Tavuk İşitsel Beyin Sapı Dilimleri hazırlanması ve Kültür

Özet

Tavuk işitsel beyin sapı Binoral ses işleme için sorumlu çekirdekleri oluşur. Kültürlü bir yaklaşım, nöron yapısı ve işitsel fonksiyonu, moleküler, hücresel ve ağ seviyelerinde gelişimini incelemek için eşsiz bir hazırlık sağlarken tek bir koronal dilim hazırlık tüm devre tutar.

Özet

Tavuk işitsel beyin sapı, yaygın ^kalkınma 1-4 sağduyulu dönemlerde de, merkezi ^sinir sistemi 5-7 temporal kodlama için mekanizmaları gibi işitsel işleme anatomi ve fizyoloji çalışmak için kullanılan bir köklü bir model sistem.

Burada akut deneysel yöntemler ya da uzun vadeli deneysel manipülasyonlar için kültür Organotipik dilim kullanılabilir tavuk işitsel beyin sapı dilimleri hazırlamak için bir yöntem mevcut.

Tavuk işitsel beyin sapı, magnocellularis, laminaris ve üstün zeytin çekirdeği angularis oluşmaktadır.
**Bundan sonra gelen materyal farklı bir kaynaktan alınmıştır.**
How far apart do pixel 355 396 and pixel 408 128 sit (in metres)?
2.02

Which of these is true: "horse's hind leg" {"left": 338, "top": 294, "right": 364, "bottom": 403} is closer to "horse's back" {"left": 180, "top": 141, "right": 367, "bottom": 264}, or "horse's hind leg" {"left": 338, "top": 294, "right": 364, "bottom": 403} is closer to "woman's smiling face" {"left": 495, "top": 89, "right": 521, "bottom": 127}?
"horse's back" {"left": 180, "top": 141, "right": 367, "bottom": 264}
Bu çekirdeklerin Binoral ses işleme ve tek koronal dilim hazırlıkları tüm devreleri korumak için sorumludur. Sonuçta, Organotipik dilim kültürleri, sinaptik aktivite, pre ve postsinaptik bileşenler ifade, uyarılabilirlik ve diferansiyel gen ekspresyonu yönlerini kontrol ifade gibi çeşitli gelişimsel parametreleri işlemek için fırsat sağlayabilir

Bu yaklaşım, nöral devre geliştirme, arıtma ve olgunlaşma hakkında genel bilgi genişletmek için kullanılabilir.

Protokol

1. Alan Diseksiyon hazırlanması

1. Kabarcık (pH 7,2-7,4 arasında, ozmolarite 295-310 mOsm / l)% 95 O _{2 /%} 5 CO2 karışımı ile sürekli yapay beyin omurilik sıvısı (ACSF).
2. ACSF köpürme iken,% 70 EtOH ile çalışma alanı temizleyin. Vibratome ve dilimleme bıçağı temizleyin. Distile su (dH ₂ O) ile durulayın bıçak.
3. Uygun kesme aletleri ile diseksiyon alanı temiz sıvı emilimi pedi yerleştirin.
4. Tutkal vibratome-dilimleme odasının sahneye agar bloğu (40 mg agaroz dH ₂ O / ml, yani% 4,) *.
   * İpucu: diseksiyon önce agar hazırlamak. Buzdolabında kapalı bir petri içinde Mağaza önceden yapılmış agar. Agaroz Merck Kimyasallar veya Invitrogen satın aldı.

2. 6-Kültür ve Orta iyi Tabaklar hazırlanması

1. Steril bir Kaputun altında, 1 ml kültür ortamı ve inkübe 35 ile 6 plaka hayvan başına 1 doldurmak ° C ve% 5 CO _2.
2. Gerektiği gibi gibi birçok kültür membran ekler hazırlayın ve daha sonra kullanmak için bir başlık koyun.

3. Tavuk İşitsel Beyin Sapı, İzolasyon

1. Yeri yumurta embriyo (genellikle yumurta büyük yan) hava dolu bir uzay boşluğu belirlemek için parlak bir ışık kaynağının altında.
2. Membran kese açığa yumurta büyük bir tarafı açık kırın. Bistüri ile zar kese dilim olun ve tavuk embriyo baş hafifçe kaldırın.
3. Hızla makasla başkanı başını kesmek.
4. Yeri ve gözler arasında biraz arka jilet ucu. Sadece hafif bir basınç uygulayarak kafatası yoluyla bir rostral-kaudal orta hat insizyonu olun *.
   * İpucu: uygulanan basınç, embriyonun yaşına bağlıdır (yani, genç = daha az, daha büyük = daha fazla)
5. Deri ve tüy, kafatası maruz ve orta hat kesme doğrulamak için yavaşça kenara itin.
6. Bir jilet ile dilimleme kafatası rostral kısmı engelleyin. Gözleri posterior ve hızla tüm kafatası ve beyin dokusu kesti Pozisyon bıçak *.
   * İpucu: güçlü bir baskı rostral bölümü tamamen kaldırmak için gereklidir.
7. Başın her iki tarafında görülebilir boyun kasları biraz ön kafatası kaudal bölgede küçük makas, orta hat-lateral insizyon olun. Kafatası ve maruz serebellum ve beyin doku dışarı doğru çekin.
8. Bağlı doku, küçük makas ile keserek hafifçe kafa tabanı, beyin sapı çıkarın. Tüm doku kesilir sonra, beyin, kafatasının uzakta serbestçe hareket etmelidir *.
   * İpucu: Eğer kafatası (beyin aşağı) bağlı doku kesmek için çevirmek gerekebilir.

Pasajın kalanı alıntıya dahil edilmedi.